An overview of how I classify my music collection

Jon Tillman | Filed Under: Music | Tagged:
First Published: 2025-02-05| Last Updated: 2024-04-10
Status: finished(?)| Audience: nerds who love filing| Confidence: aficionado

This is my mostly complete, probably unnecessarily complex, system for classifying and filing music in my ever-growing collection.

I like music. A lot. I pretty much have music playing for almost all of my waking hours. In addition, my musical tastes range widely (regardless of what the music section of this website would lead you to believe). In order to account for the enormous diversity of my collection, I have endeavored to build a system that will allow classification of any piece of music with more or less specificity as is needed for any particular purpose. The system consists of a main classification scheme of five layers, each layer becoming more granular than the preceding. Let’s look at each one in turn.

Grouping

This is the most basic division of music into general types, and is the one that musicologists use to divide music into broad categories.

See Music Groupings for more information.

Genre Category

Essentially, this classification level exists to provide some initial sorting, and to allow for a more regional and inclusive breakdown of music from around the world.

See Genre Categories for more information.

Genre

Here we get into the real meat of the system. In broadest terms, a genre is a way to sort music by similar form, style, and (sometimes) origin. Ideally, defining a genre for a piece of art comes as a result of analyzing the most distinctive elements of that piece of art.

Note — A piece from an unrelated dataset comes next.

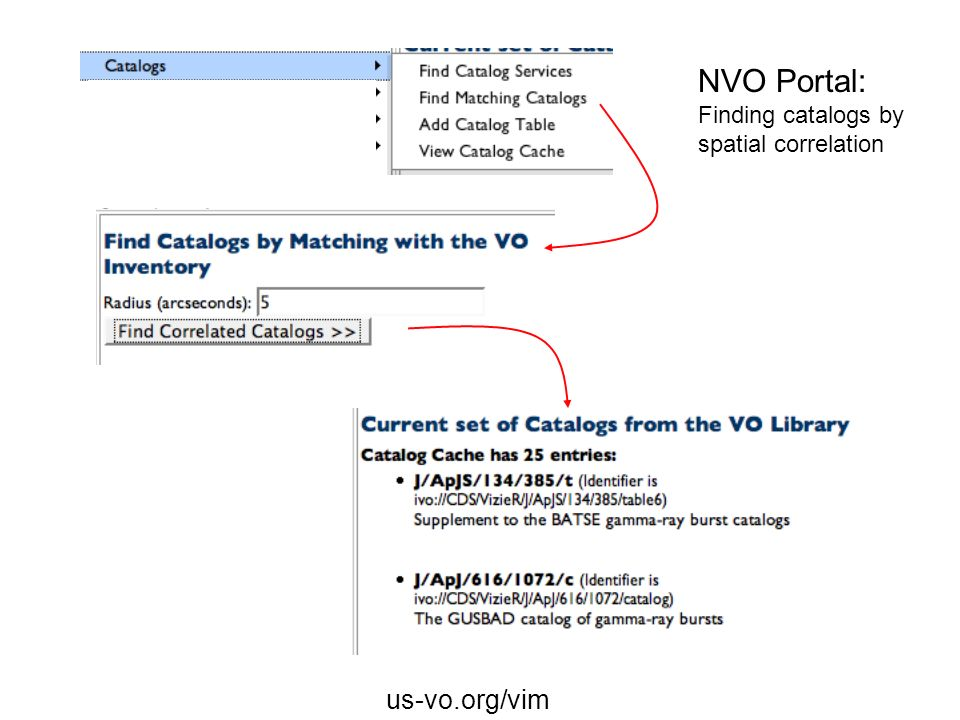 us-vo.org/vim NVO Portal: Finding catalogs by spatial correlation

See Music Genres for more information.

Sub-Genre

Sub-genres are subordinate divisions of a genre that allow more fine-grained differentiation between groups of musical acts. I think of them (and use them) to denote minor stylistic and tonal/mood differences between albums within a defined genre. For instance, I consider all metal music to be a sub-genre of rock, because it shares all of the forms and techniques of rock music, but with very obvious differences in valence and focus.

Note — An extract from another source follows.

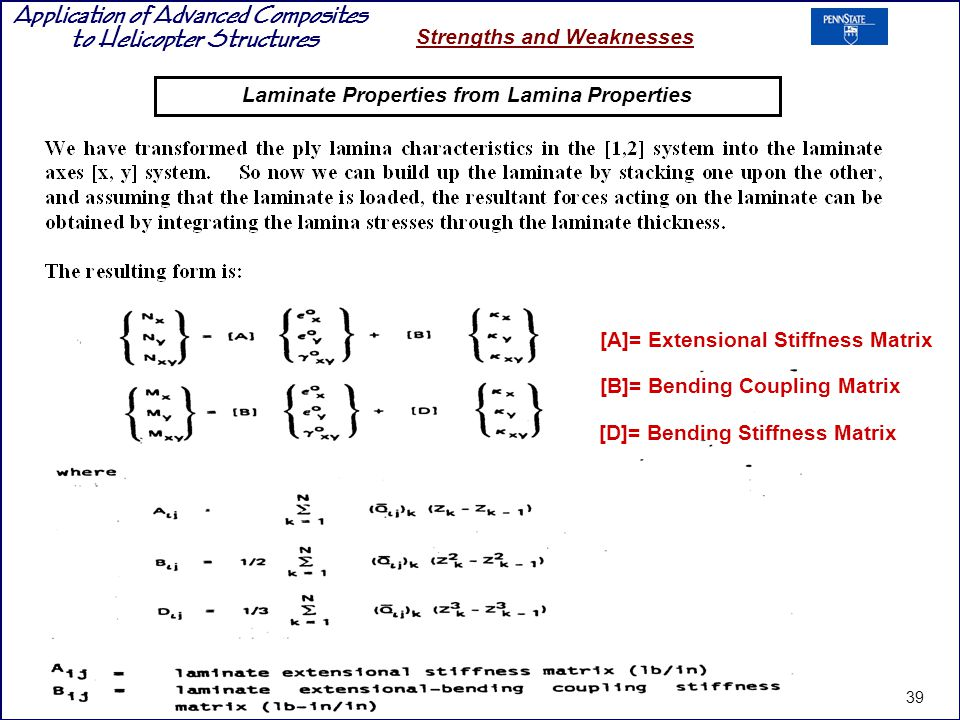Laminate Properties from Lamina Properties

See Sub Genres for more information.

Style

Two kinds of information can be contained in this field. Either a standard stylistic modifier for the preceding categories, taken from the below list, or a micro-genre. Micro-genres are most noticeable in the Electronic and Metal sub-genres, and represent (usually) brief artistic or stylistic movements within a genre or sub-genre.

Standard sub-style markers are things like:

  • Ambient
  • Concept Album
  • Experimental
  • Jam
  • Political
  • Progressive
  • Raw
  • Singer/Songwriter
  • Symphonic

See Music Styles for more information.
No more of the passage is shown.